**EXERCISE GOAL**
Write the next part of the PyMVPA tutorial passage on class labels and data chunks for fMRI samples, starting after its final sentence.

SOURCE DOCUMENT: Begin

We have already seen how fMRI data can be loaded from NIfTI images, but this time we need more than just the EPI images. For a classification analysis we also need to associate each sample with a corresponding experimental condition, i.e. a class label, also sometimes called target value. Moreover, for a cross-validation procedure we also need to partition the full dataset into, presumably, independent chunks. Independence is critical to achieve an unbiased estimate of the generalization performance of a classifier, i.e. its accuracy in predicting the correct class label for new data, unseen during training. So, where do we get this information from?

Both, target values and chunks are defined by the design of the experiment. In the simplest case the target value for an fMRI volume sample is the experiment condition that has been present/active while the volume has been acquired. However, there are more complicated scenarios which we will look at later on. Chunks of independent data correspond to what fMRI volumes are assumed to be independent. The properties of the MRI acquisition process cause subsequently acquired volumes to be very similar, hence they cannot be considered independent. Ideally, the experiment is split into several acquisition sessions, where the sessions define the corresponding data chunks.

There are many ways to import this information into PyMVPA. The most simple one is to create a two-column text file that has the target value in the first column, and the chunk identifier in the second, with one line per volume in the NIfTI image.

>>> # directory that contains the data files
>>> data_path = os.path.join(tutorial_data_path, 'haxby2001')
>>> attr_fname = os.path.join(data_path, 'sub001',
...                           'BOLD', 'task001_run001', 'attributes.txt')
>>> attr = SampleAttributes(attr_fname)
>>> len(attr.targets)
121
>>> print np.unique(attr.targets)
['bottle' 'cat' 'chair' 'face' 'house' 'rest' 'scissors' 'scrambledpix'
 'shoe']
>>> len(attr.chunks)
121
>>> print np.unique(attr.chunks)
[ 0.]

SampleAttributes allows us to load this type of file, and access its content. We got 121 labels and chunk values, one for each volume. Moreover, we see that there are nine different conditions and all samples are associated with the same chunk. The attributes file for a different scan/run would increment the chunk value.

SOURCE DOCUMENT: End
DATASET EXTRACT: Begin

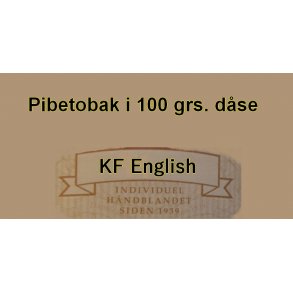 Kong Frederik English (A5844)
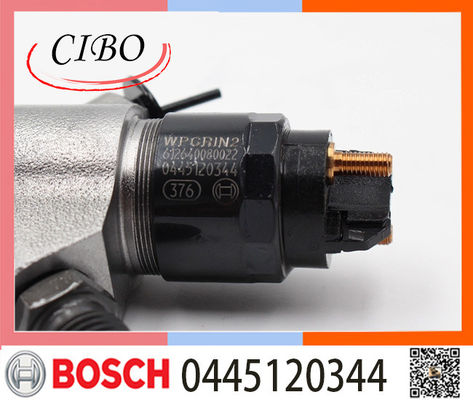 Diesel fuel Injector 0445120344 For Common Rail Injector 0445 120 344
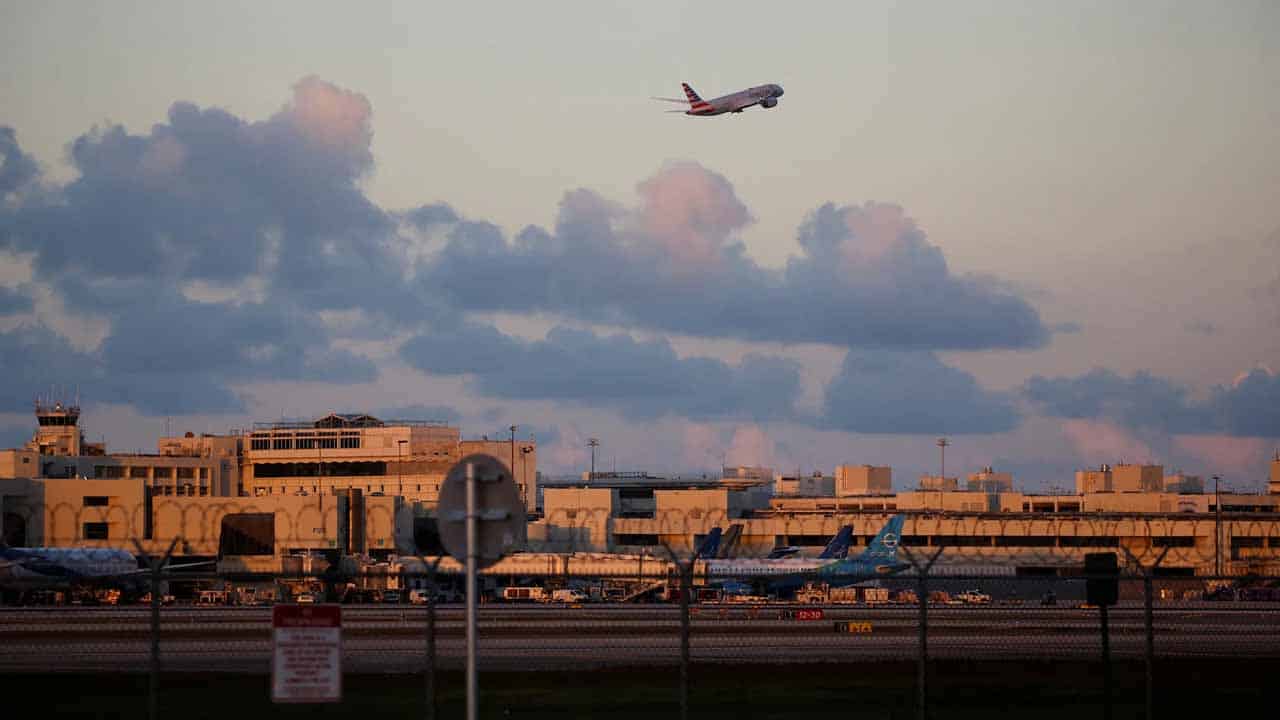 Flights Grounded Across US After FAA System Failure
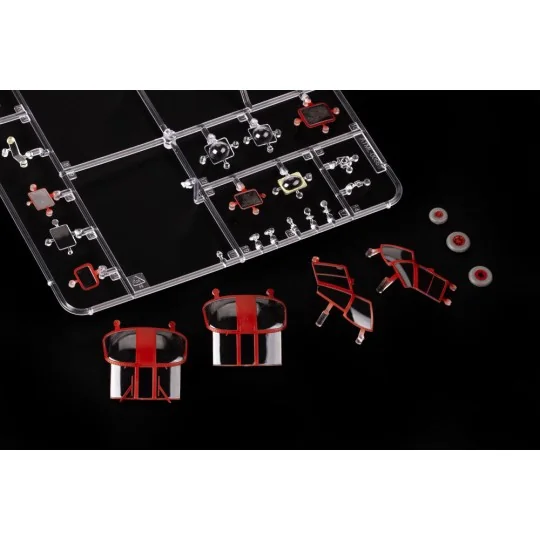 Sea King 1/48 AIRFIX, 1/48 - Eduard Accessories EX989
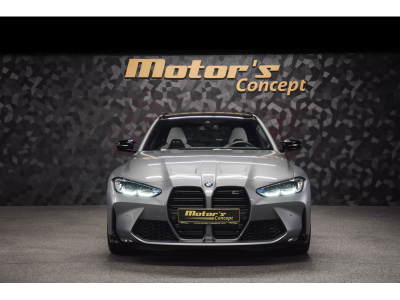 BMW M3 Compétition Touring X-Drive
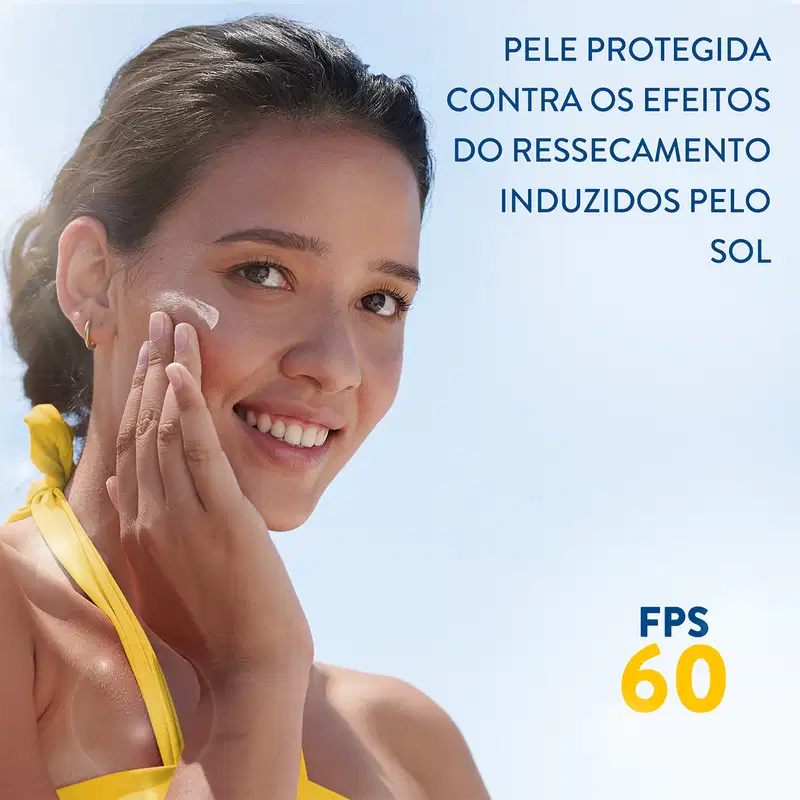 Cetaphil Sun Antioxidante FPS 60 - Protetor Solar Facial 50ml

DATASET EXTRACT: End

**ANSWER FOR THE TASK**
Now we can load the fMRI data, as we have done before – only loading voxels corresponding to a mask of ventral temporal cortex, and assign the samples attributes to the dataset. fmri_dataset() allows us to pass them directly:

>>> bold_fname = os.path.join(data_path,
...                           'sub001', 'BOLD', 'task001_run001', 'bold.nii.gz')
>>> mask_fname = os.path.join(tutorial_data_path, 'haxby2001',
...                           'sub001', 'masks', 'orig', 'vt.nii.gz')
>>> fds = fmri_dataset(samples=bold_fname,
...                    targets=attr.targets, chunks=attr.chunks,
...                    mask=mask_fname)
>>> fds.shape
(121, 577)
>>> print fds.sa
<SampleAttributesCollection: chunks,targets,time_coords,time_indices>

We got the dataset that we already know from the last part, but this time is also has information about chunks and targets.

More structure, less duplication of work

Although one could craft individual attribute files for each fMRI scan, doing so would be suboptimal. Typically, stimulation is not synchronous with fMRI volume sampling rate, hence timing information would be lost. Moreover, information on stimulation, or experiment design in general, is most likely available already in different form or shape.

To ease working with a broad range of datasets, PyMVPA comes with dedicated support for datasets following the specifications used by the openfmri.org data-sharing platform. These are simple guidelines for file name conventions and design specification that can be easily adopted for your own data.

Exercise

The tutorial data you are working with is following the openfmri.org scheme. Open the dataset folder and inspect the structure and content of the files with meta data. Notice, that it is possible to run a standard analysis using, for example, FSL’s FEAT directly on this data in unmodified form.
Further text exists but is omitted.